◆ PROBLEM REQUIREMENTS
Look below for the line that has "GREEN SCREEN Dove". Set down the lines from there through the line that has "Mutagènesi i reparació del DNA", exactly as written.

◆ TASK INPUTS
>>

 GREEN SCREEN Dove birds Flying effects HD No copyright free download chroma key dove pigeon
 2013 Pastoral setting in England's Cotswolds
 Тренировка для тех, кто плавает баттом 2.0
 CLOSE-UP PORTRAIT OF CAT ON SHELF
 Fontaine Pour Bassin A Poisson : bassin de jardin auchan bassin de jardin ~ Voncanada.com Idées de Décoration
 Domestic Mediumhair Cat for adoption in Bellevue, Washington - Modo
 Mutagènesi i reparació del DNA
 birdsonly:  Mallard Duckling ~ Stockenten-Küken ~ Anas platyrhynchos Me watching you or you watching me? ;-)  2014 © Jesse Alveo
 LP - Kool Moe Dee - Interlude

<<
>>

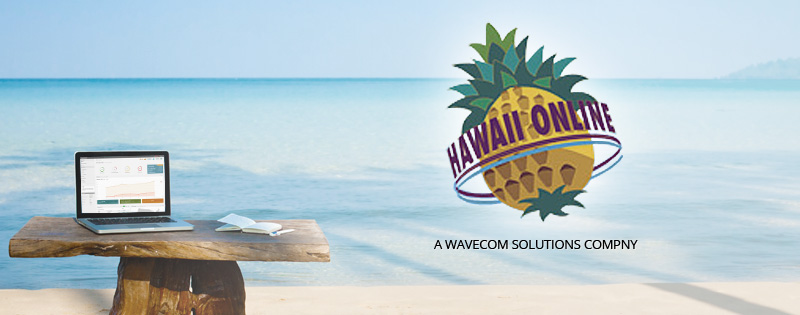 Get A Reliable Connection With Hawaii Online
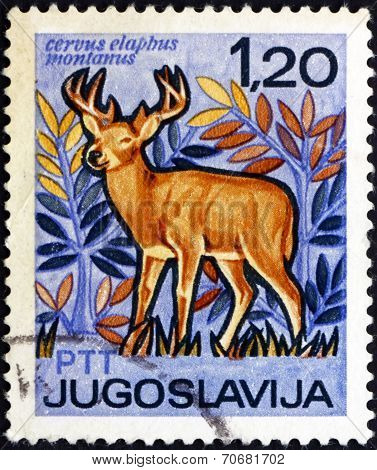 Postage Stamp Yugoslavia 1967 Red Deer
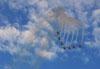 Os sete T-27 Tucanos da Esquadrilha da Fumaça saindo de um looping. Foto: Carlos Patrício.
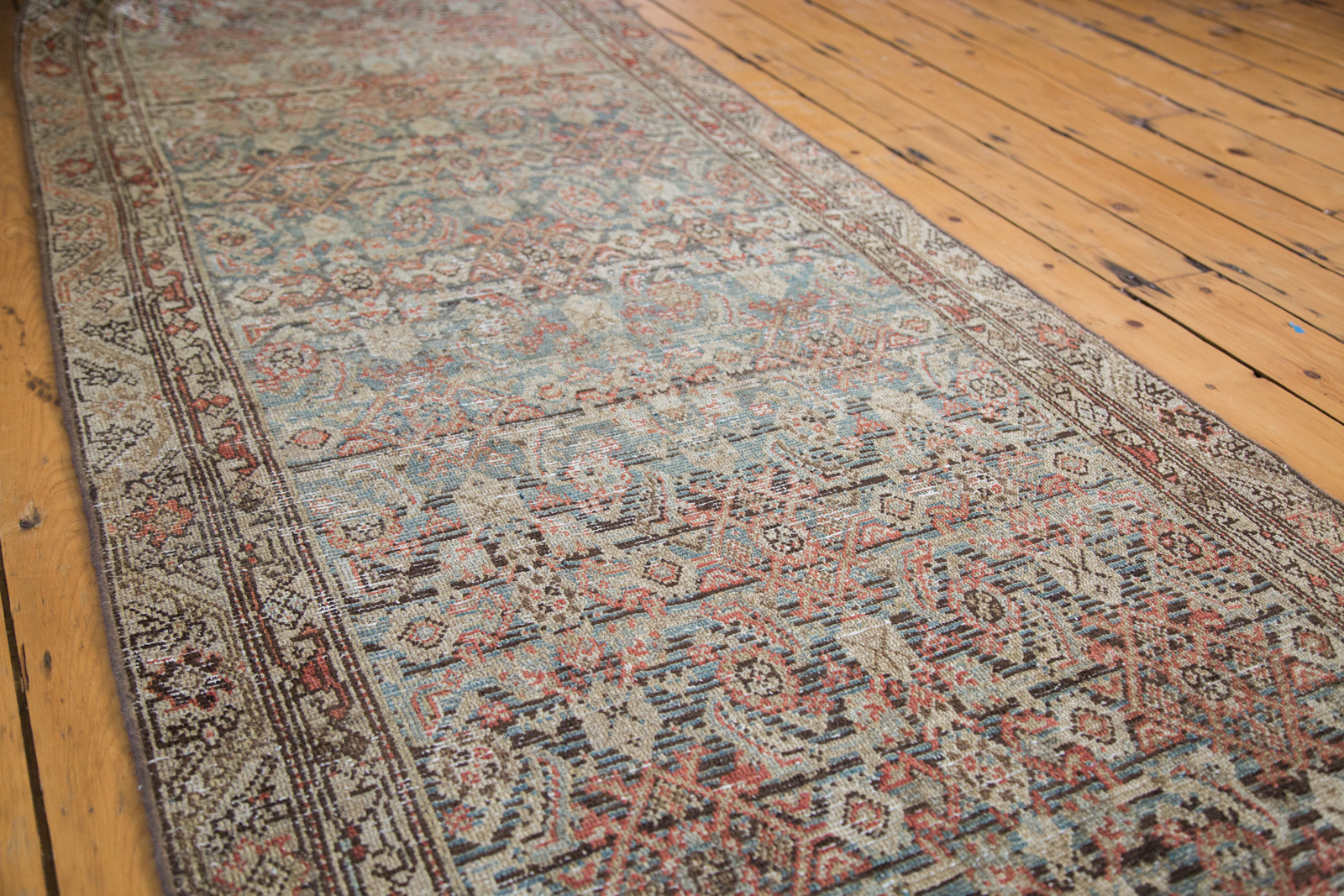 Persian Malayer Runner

<<

◆ REPLY
 GREEN SCREEN Dove birds Flying effects HD No copyright free download chroma key dove pigeon
 2013 Pastoral setting in England's Cotswolds
 Тренировка для тех, кто плавает баттом 2.0
 CLOSE-UP PORTRAIT OF CAT ON SHELF
 Fontaine Pour Bassin A Poisson : bassin de jardin auchan bassin de jardin ~ Voncanada.com Idées de Décoration
 Domestic Mediumhair Cat for adoption in Bellevue, Washington - Modo
 Mutagènesi i reparació del DNA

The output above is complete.